Jeanyline has been very involved in the SCC Peace and Tri-People Dialogue Project. She has worked with Agenda 1: Transformative Education and Peace, which focuses on the youth. These youth come from SCC partner communities and organizations, such as the Mindanao Peoples’ Peace Movement and Balay Rehabilitation Center.
One particular focus within this project is the Summer Institute for Peace and Development Motivators (SIPDM), a month-long training program every year. Jeanyline and others from SCC believe youth are the future leaders of the society. SIPDM will prepare these young people to be responsible citizens and leaders in their communities.
SIPDM began in the year 2000 during the Estrada administration in response to the “All-Out War” in Mindanao between the Armed Forces of the Philippines and the Moro Islamic Liberation Front. Over 1,000 military and civilians were killed and between 755,000 and one million civilians were displaced, including those in the SCC partner communities. Most of the victims were women and children. Students were not able to continue their studies and life was disrupted. It was out of this crisis, through the leadership of Dr. Erlinda Nable Senturias, that SIPDM was born.
The program was formed to help develop a culture of peace and develop conflict resolution skills among the young “Tri-Peoples” (Indigenous Peoples, Muslims or Bangsamoro and Mindanao Migrant Settlers). SIPDM became the venue where they could heal their wounds and reconcile the discrimination between different tribes and peoples. SIPDM attempts to create a microcosm of Mindanao with the Tri-Peoples’ Youth, where peace is possible, where there is no discrimination, and where there are no walls between each other.
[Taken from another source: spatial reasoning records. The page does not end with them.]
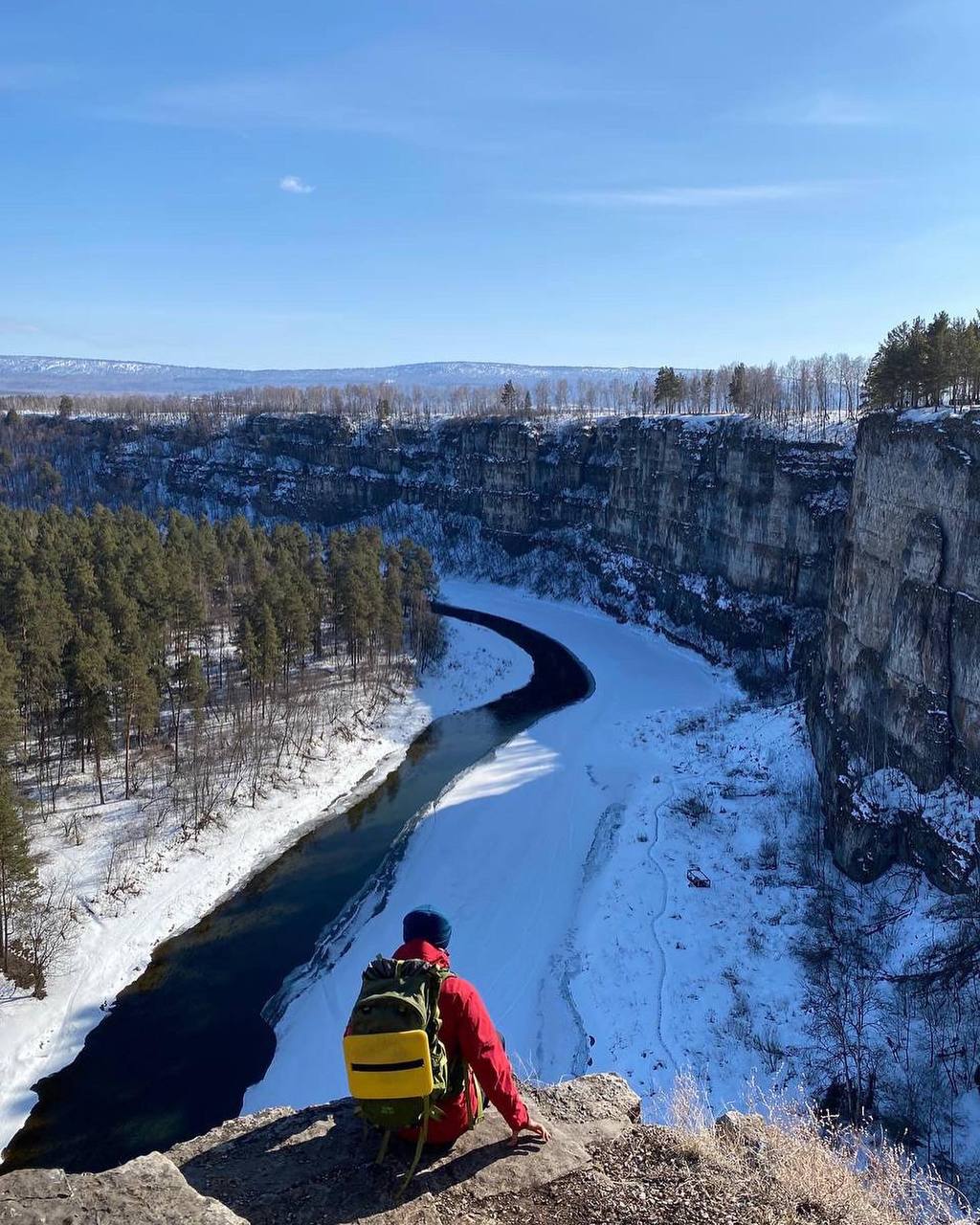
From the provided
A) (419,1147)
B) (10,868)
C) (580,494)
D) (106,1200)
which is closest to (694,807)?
(10,868)

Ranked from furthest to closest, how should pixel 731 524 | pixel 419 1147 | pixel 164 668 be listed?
pixel 731 524
pixel 164 668
pixel 419 1147

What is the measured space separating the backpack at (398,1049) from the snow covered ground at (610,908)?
36.6 ft

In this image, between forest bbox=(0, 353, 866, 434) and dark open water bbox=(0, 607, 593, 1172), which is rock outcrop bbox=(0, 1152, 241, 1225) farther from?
forest bbox=(0, 353, 866, 434)

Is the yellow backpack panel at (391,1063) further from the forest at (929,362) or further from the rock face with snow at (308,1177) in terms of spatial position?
the forest at (929,362)

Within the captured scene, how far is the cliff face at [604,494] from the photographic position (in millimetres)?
53750

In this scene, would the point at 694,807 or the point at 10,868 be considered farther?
the point at 694,807

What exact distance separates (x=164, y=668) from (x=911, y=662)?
3229 cm

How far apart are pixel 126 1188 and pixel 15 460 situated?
136m

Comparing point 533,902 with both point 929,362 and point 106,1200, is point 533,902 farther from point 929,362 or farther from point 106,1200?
point 929,362

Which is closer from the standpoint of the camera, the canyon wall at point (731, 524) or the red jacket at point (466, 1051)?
the red jacket at point (466, 1051)

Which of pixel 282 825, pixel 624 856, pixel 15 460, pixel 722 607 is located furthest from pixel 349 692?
pixel 15 460

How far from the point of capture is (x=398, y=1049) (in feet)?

Jeanyline was herself a product of SIPDM in 2002. This is when her love for peacebuilding work started and flourished. She had completed a Bachelor of Secondary Education/Mathematics and believes that if she had not had the experience of SIPDM, she would have become a teacher confined to the four walls of the classroom.
The objectives of SIPDM are classified into four components of peace: peace within oneself, peace with others, peace with God, and peace with the environment. SIPDM includes courses on the culture of peace, understanding personal peace, concepts of conflict, basics on conflict resolution and transformation, understanding human rights, understanding the Tri-Peoples’ cultures, gender rights, and the environment. The youth also participate in an exchange between communities through community immersions/exposures. This is often the most memorable experience during the program whose goal is to reduce discrimination and bring about healing and reconciliation.
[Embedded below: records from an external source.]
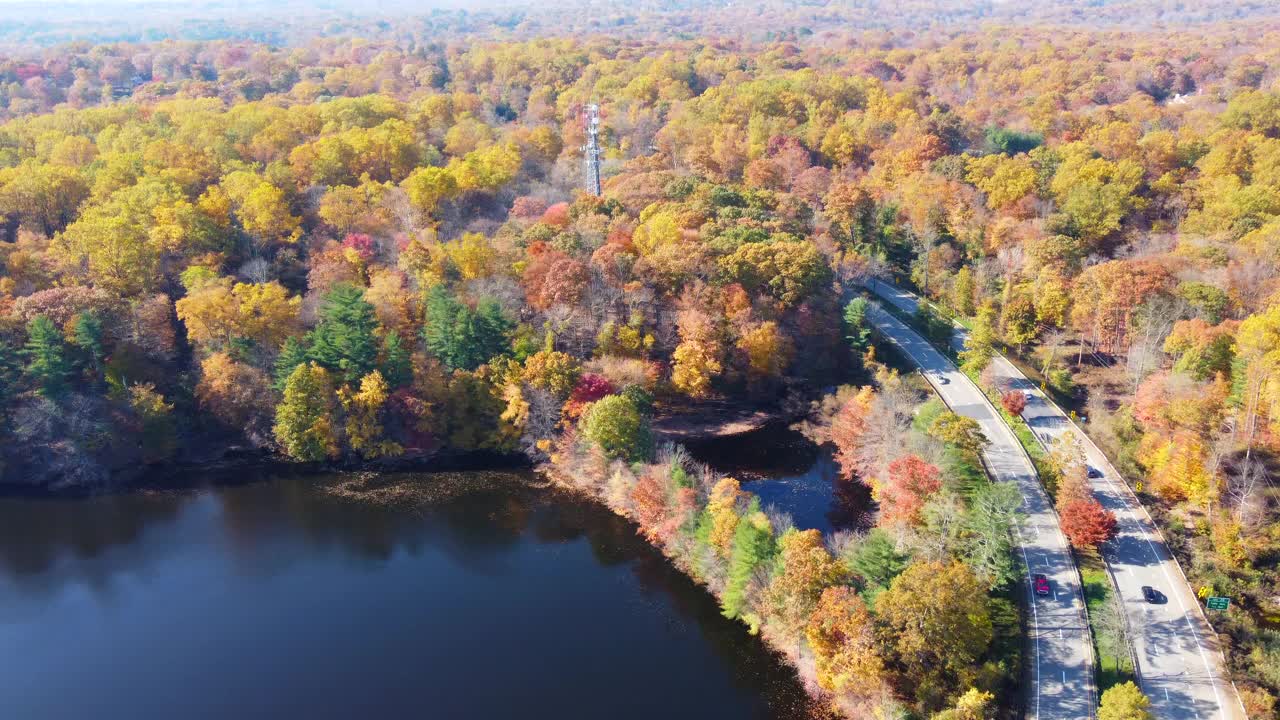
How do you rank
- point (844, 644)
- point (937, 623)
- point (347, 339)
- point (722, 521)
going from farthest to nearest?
point (347, 339) < point (722, 521) < point (844, 644) < point (937, 623)

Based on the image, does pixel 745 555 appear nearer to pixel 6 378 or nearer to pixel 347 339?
pixel 347 339

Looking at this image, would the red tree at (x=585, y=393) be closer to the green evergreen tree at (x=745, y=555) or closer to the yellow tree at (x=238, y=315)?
the green evergreen tree at (x=745, y=555)

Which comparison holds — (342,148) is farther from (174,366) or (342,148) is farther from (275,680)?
(275,680)

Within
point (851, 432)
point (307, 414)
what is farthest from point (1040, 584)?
point (307, 414)

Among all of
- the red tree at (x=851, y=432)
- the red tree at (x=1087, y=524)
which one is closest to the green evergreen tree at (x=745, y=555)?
the red tree at (x=851, y=432)

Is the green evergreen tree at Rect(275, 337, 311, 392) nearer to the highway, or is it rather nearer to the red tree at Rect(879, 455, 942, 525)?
the red tree at Rect(879, 455, 942, 525)

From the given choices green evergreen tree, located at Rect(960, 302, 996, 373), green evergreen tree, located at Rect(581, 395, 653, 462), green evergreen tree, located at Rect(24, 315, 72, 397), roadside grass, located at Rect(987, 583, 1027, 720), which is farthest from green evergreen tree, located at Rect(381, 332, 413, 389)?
green evergreen tree, located at Rect(960, 302, 996, 373)
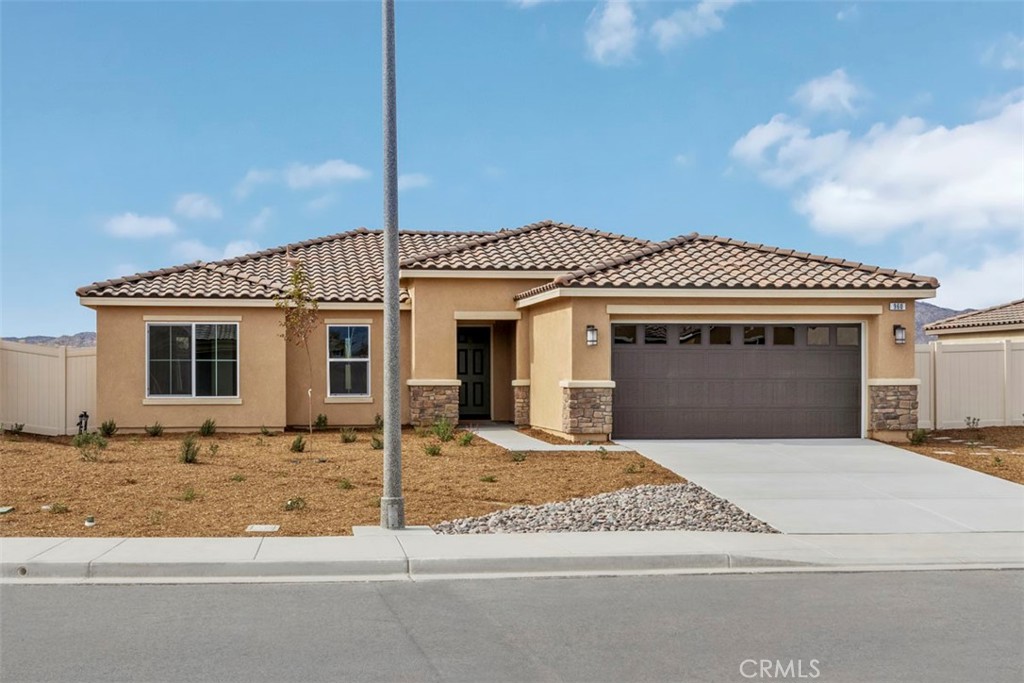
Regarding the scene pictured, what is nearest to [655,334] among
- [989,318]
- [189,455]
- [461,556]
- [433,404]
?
[433,404]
All participants develop reentry plans for their communities based on existing concerns. These plans are then presented to barangay officials (local government officials) or leaders in their communities or organizations. Sometimes this is successful, but some have shared that their plans are not always welcomed by barangay officials.
Jeanyline is also involved in organizing SIPDM alumni who are studying at SCC. These organized SIPDM alumni at SCC, in turn, assist other SIPDM alumni in their communities. SCC also now conducts follow-up activities and monitoring and evaluation of what is happening in the communities.
Before being employed by SCC, Jeanyline had already volunteered with SIPDM. She served as a member of the secretariat. In working full time with SCC, she teaches peace education. While SPIDM has outside facilitators, Jeanyline will step in to handle courses, particularly human rights and the rights of the child. Her continued work with SIPDM nourishes her love for peacebuilding and community work at SCC to the point that she has forgotten her desire for stable work in government schools teaching in a classroom.
Jeanyline used the lessons she learned in the Strengthening Peace Education Training Skillscourse at MPI with Wendy Kroeker and Deddette Suacito in her work with SIPDM and in teaching Peace Education at the college. The training at MPI enhanced her knowledge and increased and widened her partnerships and linkages. It also helped her to share ideas and find support from other peacebuilders, something which Jeanyline hopes will continue.